▶ **Work to be completed**:
From the listing below, extract each entry exactly as written, minus the images.

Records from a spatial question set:
---

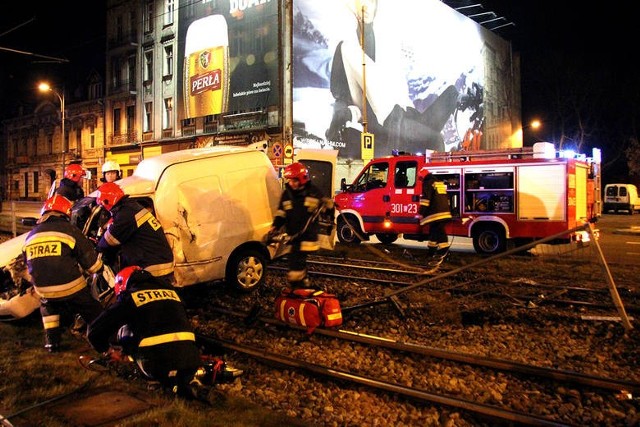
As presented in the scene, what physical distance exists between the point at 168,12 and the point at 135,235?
33598mm

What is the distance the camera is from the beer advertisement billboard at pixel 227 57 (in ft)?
93.9

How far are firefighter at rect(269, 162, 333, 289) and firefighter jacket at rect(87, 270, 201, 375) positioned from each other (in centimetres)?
251

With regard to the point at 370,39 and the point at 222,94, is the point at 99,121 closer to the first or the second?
the point at 222,94

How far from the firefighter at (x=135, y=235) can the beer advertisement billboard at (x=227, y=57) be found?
2320cm

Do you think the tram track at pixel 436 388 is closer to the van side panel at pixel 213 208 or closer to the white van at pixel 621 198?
the van side panel at pixel 213 208

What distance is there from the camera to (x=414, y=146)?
37.8 m

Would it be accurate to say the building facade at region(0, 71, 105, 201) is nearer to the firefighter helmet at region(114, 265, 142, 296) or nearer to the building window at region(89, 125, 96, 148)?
the building window at region(89, 125, 96, 148)

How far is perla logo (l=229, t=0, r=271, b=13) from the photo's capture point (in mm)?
29359

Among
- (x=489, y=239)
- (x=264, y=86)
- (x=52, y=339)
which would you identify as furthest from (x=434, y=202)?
(x=264, y=86)

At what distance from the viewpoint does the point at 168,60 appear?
3572cm

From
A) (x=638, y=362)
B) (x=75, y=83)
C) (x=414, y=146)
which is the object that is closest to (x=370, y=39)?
(x=414, y=146)

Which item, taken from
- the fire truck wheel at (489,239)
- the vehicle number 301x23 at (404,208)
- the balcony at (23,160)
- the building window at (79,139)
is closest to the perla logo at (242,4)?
the vehicle number 301x23 at (404,208)

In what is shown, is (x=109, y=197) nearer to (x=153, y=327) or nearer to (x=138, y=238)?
(x=138, y=238)

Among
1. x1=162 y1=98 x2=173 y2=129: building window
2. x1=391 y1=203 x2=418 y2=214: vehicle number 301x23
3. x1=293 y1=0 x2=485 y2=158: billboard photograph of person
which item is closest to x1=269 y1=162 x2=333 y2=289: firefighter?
x1=391 y1=203 x2=418 y2=214: vehicle number 301x23
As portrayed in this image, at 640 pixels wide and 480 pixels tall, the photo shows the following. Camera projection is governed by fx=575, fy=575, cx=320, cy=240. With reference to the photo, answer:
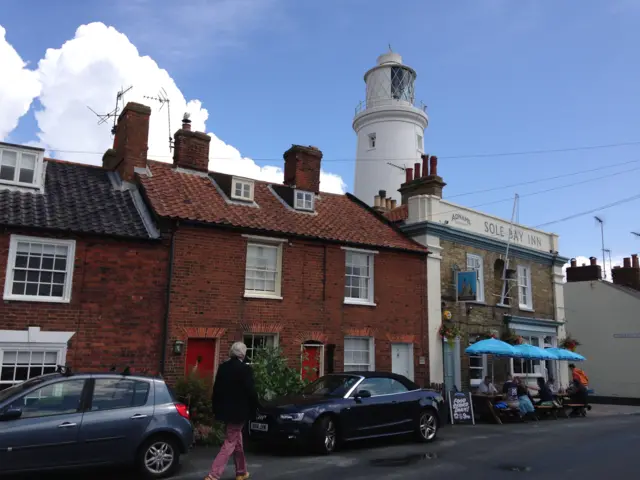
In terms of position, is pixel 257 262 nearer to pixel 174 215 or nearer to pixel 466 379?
pixel 174 215

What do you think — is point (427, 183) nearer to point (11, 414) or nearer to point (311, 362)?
point (311, 362)

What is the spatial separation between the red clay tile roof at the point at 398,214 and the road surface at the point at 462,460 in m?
8.73

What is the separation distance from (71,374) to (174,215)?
6.34 m

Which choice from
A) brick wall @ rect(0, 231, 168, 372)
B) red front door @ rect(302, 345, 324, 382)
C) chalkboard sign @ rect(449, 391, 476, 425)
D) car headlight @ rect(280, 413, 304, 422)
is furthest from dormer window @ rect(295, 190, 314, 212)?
car headlight @ rect(280, 413, 304, 422)

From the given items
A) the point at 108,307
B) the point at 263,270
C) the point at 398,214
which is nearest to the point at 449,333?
the point at 398,214

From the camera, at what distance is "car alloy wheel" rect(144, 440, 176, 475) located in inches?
332

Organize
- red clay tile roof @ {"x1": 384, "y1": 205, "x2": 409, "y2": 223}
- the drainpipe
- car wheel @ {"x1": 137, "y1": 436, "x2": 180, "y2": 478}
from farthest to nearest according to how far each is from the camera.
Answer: red clay tile roof @ {"x1": 384, "y1": 205, "x2": 409, "y2": 223}, the drainpipe, car wheel @ {"x1": 137, "y1": 436, "x2": 180, "y2": 478}

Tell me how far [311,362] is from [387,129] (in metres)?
21.3

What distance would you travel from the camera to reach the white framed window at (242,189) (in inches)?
667

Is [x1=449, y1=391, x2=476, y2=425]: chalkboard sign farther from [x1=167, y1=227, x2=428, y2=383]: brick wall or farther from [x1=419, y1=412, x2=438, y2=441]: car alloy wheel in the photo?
[x1=419, y1=412, x2=438, y2=441]: car alloy wheel

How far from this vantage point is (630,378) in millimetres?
27953

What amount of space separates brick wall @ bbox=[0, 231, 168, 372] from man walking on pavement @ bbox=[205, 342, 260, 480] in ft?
19.1

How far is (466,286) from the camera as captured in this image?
64.1 feet

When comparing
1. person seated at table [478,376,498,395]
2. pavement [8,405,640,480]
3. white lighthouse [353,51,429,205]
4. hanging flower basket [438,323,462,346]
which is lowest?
pavement [8,405,640,480]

---

▶ **Solved problem**:
As presented in the scene, what physical distance exists between the point at 168,12 and the point at 135,235?
33598mm

What is the distance the camera is from the beer advertisement billboard at pixel 227 57 (in ft)?
93.9

How far are firefighter at rect(269, 162, 333, 289) and firefighter jacket at rect(87, 270, 201, 375) positioned from each other (in centimetres)?
251

With regard to the point at 370,39 and the point at 222,94, is the point at 99,121 closer to the first or the second?
the point at 222,94

How far from the firefighter at (x=135, y=235) can the beer advertisement billboard at (x=227, y=57) be found?
2320cm

Do you think the tram track at pixel 436 388 is closer to the van side panel at pixel 213 208 or closer to the white van at pixel 621 198?
the van side panel at pixel 213 208

What distance is there from the camera to (x=414, y=146)?
37.8 m

Would it be accurate to say the building facade at region(0, 71, 105, 201) is nearer to the firefighter helmet at region(114, 265, 142, 296) or nearer to the building window at region(89, 125, 96, 148)?
the building window at region(89, 125, 96, 148)

How far is perla logo (l=229, t=0, r=271, b=13) from the photo's capture point (in mm)?
29359

Among
- (x=489, y=239)
- (x=264, y=86)
- (x=52, y=339)
which would you identify as furthest from (x=434, y=202)?
(x=264, y=86)

At what distance from the viewpoint does the point at 168,60 appear?
3572cm

From
A) (x=638, y=362)
B) (x=75, y=83)
C) (x=414, y=146)
which is the object that is closest to (x=370, y=39)?
(x=414, y=146)

Which item, taken from
- the fire truck wheel at (489,239)
- the vehicle number 301x23 at (404,208)
- the balcony at (23,160)
- the building window at (79,139)
is closest to the perla logo at (242,4)?
the vehicle number 301x23 at (404,208)

In what is shown, is (x=109, y=197) nearer to (x=153, y=327) or nearer to (x=138, y=238)?
(x=138, y=238)

Among
1. x1=162 y1=98 x2=173 y2=129: building window
2. x1=391 y1=203 x2=418 y2=214: vehicle number 301x23
3. x1=293 y1=0 x2=485 y2=158: billboard photograph of person
which item is closest to x1=269 y1=162 x2=333 y2=289: firefighter?
x1=391 y1=203 x2=418 y2=214: vehicle number 301x23
As portrayed in this image, at 640 pixels wide and 480 pixels tall, the photo shows the following. Camera projection is governed by fx=575, fy=575, cx=320, cy=240. With reference to the photo, answer:
In terms of position, is pixel 257 262 nearer to pixel 174 215 or nearer to pixel 466 379?
pixel 174 215

What do you think — is point (427, 183) nearer to point (11, 414) or nearer to point (311, 362)?
point (311, 362)

What is the spatial separation between the red clay tile roof at the point at 398,214 and the road surface at the point at 462,460 in m?
8.73

What is the separation distance from (71,374) to (174,215)?
6.34 m

Which choice from
A) brick wall @ rect(0, 231, 168, 372)
B) red front door @ rect(302, 345, 324, 382)
C) chalkboard sign @ rect(449, 391, 476, 425)
D) car headlight @ rect(280, 413, 304, 422)
is furthest from dormer window @ rect(295, 190, 314, 212)?
car headlight @ rect(280, 413, 304, 422)

From the given items
A) the point at 108,307
B) the point at 263,270
C) the point at 398,214
which is nearest to the point at 449,333?
the point at 398,214

From the camera, at what distance is "car alloy wheel" rect(144, 440, 176, 475) located in inches?
332

Organize
- red clay tile roof @ {"x1": 384, "y1": 205, "x2": 409, "y2": 223}
- the drainpipe
- car wheel @ {"x1": 137, "y1": 436, "x2": 180, "y2": 478}
from farthest to nearest according to how far each is from the camera.
Answer: red clay tile roof @ {"x1": 384, "y1": 205, "x2": 409, "y2": 223}, the drainpipe, car wheel @ {"x1": 137, "y1": 436, "x2": 180, "y2": 478}

Tell me how far [311,362] is from [387,129] (in metres)?
21.3

What distance would you travel from the camera to reach the white framed window at (242,189) (in inches)?
667

Is [x1=449, y1=391, x2=476, y2=425]: chalkboard sign farther from [x1=167, y1=227, x2=428, y2=383]: brick wall or farther from [x1=419, y1=412, x2=438, y2=441]: car alloy wheel in the photo?
[x1=419, y1=412, x2=438, y2=441]: car alloy wheel

How far from this vantage point is (630,378) in millimetres?
27953

What amount of space separates brick wall @ bbox=[0, 231, 168, 372] from man walking on pavement @ bbox=[205, 342, 260, 480] in ft?
19.1

How far is (466,286) from the camera as captured in this image?
64.1 feet

When comparing
1. person seated at table [478,376,498,395]
2. pavement [8,405,640,480]
3. white lighthouse [353,51,429,205]
4. hanging flower basket [438,323,462,346]
which is lowest?
pavement [8,405,640,480]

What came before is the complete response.